月野文人です。異世界物のファンタジー小説を書いています。このブログは自分がこれまで書き散らかしたまま眠らせていた作品、まったく一から始める作品など、とにかくあまり考えずに気の向くままに投稿するブログです。気に入った作品を見つけてもらえると嬉しいです。 掲載小説の一覧(第一話)はリンクの「掲載小説一覧」をクリックして下さい。よろしくお願いします。 

災厄の神の落し子 第66話 失態

異世界ファンタジー 災厄の神の落し子

 油断。今の状況に陥った原因は何かと問われれば、この言葉が思い浮かぶだろう。護衛任務についてから十か月が経過している。その間、危険を感じることはなかった。屋敷の外を見張っている仲間たちが怪しい動きを見つけることもなかった。
 平日の昼間はプリムローズと鍛錬を行っている以外は談笑をしたり、何もせずに体を休めているくらい。夕方になってリルが帰ってきたあとは、また鍛錬。ハティにとってはこの時間が本当の鍛錬だ。週末もひたすら鍛錬。毎日が単調ではあるが、充実していた。
 自分が何の為にここにいるのか。忘れていたつもりはなかったが、今それを訴えても言い訳にもならない。プリムローズは誘拐されてしまった。その事実が全てだ。

「謝罪はあと。それに謝る相手が違う。とにかく状況をもっと詳しく教えてくれ」

 リルも追及はしない。今は一秒でも速くプリムローズを見つけること。無駄に出来る時間はまったくないのだ。

「……イザール家の騎士が嬢ちゃんを、いや、プリムローズ様を迎えにきた」

「間違いなくイザール家の騎士なのか?」

「常駐している騎士が相手を知っていた。だから、間違いないと思った」

 信じても仕方がない状況。エセリアル子爵屋敷に常駐していた騎士は間違いなくイザール侯爵家の家臣。ローレルたちと最初から一緒にいたのだ。疑う余地はない。
 さらにローレルが父であるイザール侯に、プリムローズに好意的な騎士だけを選んでもらったこともハティは知っていたのだ。

「……同行しようとはしなかった?」

「そうしようとしたら相手に拒絶された。いや、言い訳だな。護衛なのだから相手が何と言おうと側を離れるべきではなかった」

「プリムローズ様を乗せた馬車は騎士養成学校に向かった。これは間違いないのか?」

「はい。ただ途中で振り切られました」

 ハティとシムーンは同行しなかった。だが、外にいた見張り役は自分の任務を全うしようとしていた。馬車の後を付けたのだ。だが全力と思われるほどの速度で駆ける馬車を、徒歩で追うことは出来ない。

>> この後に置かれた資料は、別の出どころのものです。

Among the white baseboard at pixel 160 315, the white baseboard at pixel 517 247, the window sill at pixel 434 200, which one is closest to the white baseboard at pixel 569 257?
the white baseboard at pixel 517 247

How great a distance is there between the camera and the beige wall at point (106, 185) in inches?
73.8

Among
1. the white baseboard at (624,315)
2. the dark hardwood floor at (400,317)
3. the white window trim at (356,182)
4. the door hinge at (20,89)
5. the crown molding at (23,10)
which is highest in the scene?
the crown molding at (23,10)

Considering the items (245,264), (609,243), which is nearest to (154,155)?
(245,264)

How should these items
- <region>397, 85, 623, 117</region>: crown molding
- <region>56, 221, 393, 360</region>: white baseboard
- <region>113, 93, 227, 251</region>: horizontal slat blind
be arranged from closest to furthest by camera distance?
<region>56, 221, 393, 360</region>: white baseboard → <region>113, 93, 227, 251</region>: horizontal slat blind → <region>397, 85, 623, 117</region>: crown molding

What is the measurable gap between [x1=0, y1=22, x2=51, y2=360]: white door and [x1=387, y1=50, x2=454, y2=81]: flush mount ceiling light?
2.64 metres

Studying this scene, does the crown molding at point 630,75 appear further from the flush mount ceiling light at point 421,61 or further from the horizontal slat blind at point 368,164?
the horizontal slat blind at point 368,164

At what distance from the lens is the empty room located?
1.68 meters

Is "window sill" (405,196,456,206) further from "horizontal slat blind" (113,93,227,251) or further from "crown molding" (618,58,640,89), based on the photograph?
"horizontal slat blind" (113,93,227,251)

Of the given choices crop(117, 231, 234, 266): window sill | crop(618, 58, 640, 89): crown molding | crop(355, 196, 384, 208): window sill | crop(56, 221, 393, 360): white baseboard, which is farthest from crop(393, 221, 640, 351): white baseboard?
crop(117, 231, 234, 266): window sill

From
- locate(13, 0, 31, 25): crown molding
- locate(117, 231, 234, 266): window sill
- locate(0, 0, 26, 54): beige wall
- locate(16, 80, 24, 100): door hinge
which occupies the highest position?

「当然だけどプリムローズ様は騎士養成学校には来ていない。途中で方向を変えて、どこに行ったのか……」

 イザール侯爵家の騎士はプリムローズを騎士養成学校に連れて行くとハティたちに告げていた。先に騎士養成学校に向かっているイザール侯が、ローレルもいれて三人で会いたいと言っているということだった。
 だが、騎士養成学校にいたローレルはプリムローズにもイザール侯にも会っていない。騎士が告げたことは嘘だったのだと、それで判断された。

「実家に向かったという可能性はないのですか?」

 シムーンは実家、イザール侯爵家の屋敷に向かった可能性を尋ねてきた。そうであって欲しいという願望もあってのことだ。

「ローレル様が確認に向かっている。そうであって欲しいと思うが、それを期待して、ただ待っているわけにはいかない」

「……責任逃れをするつもりはねえが。本物のイザール家の騎士がプリムローズ様を誘拐するなんてことが本当にあるのか?」

 相手の顔は割れている。誰かはすぐに分かるはずだ。命じられているだけだとしても、その命じた相手もすぐに辿れるはず。すぐに捕まる方法で罪を犯すのか、ハティは疑問に思っている。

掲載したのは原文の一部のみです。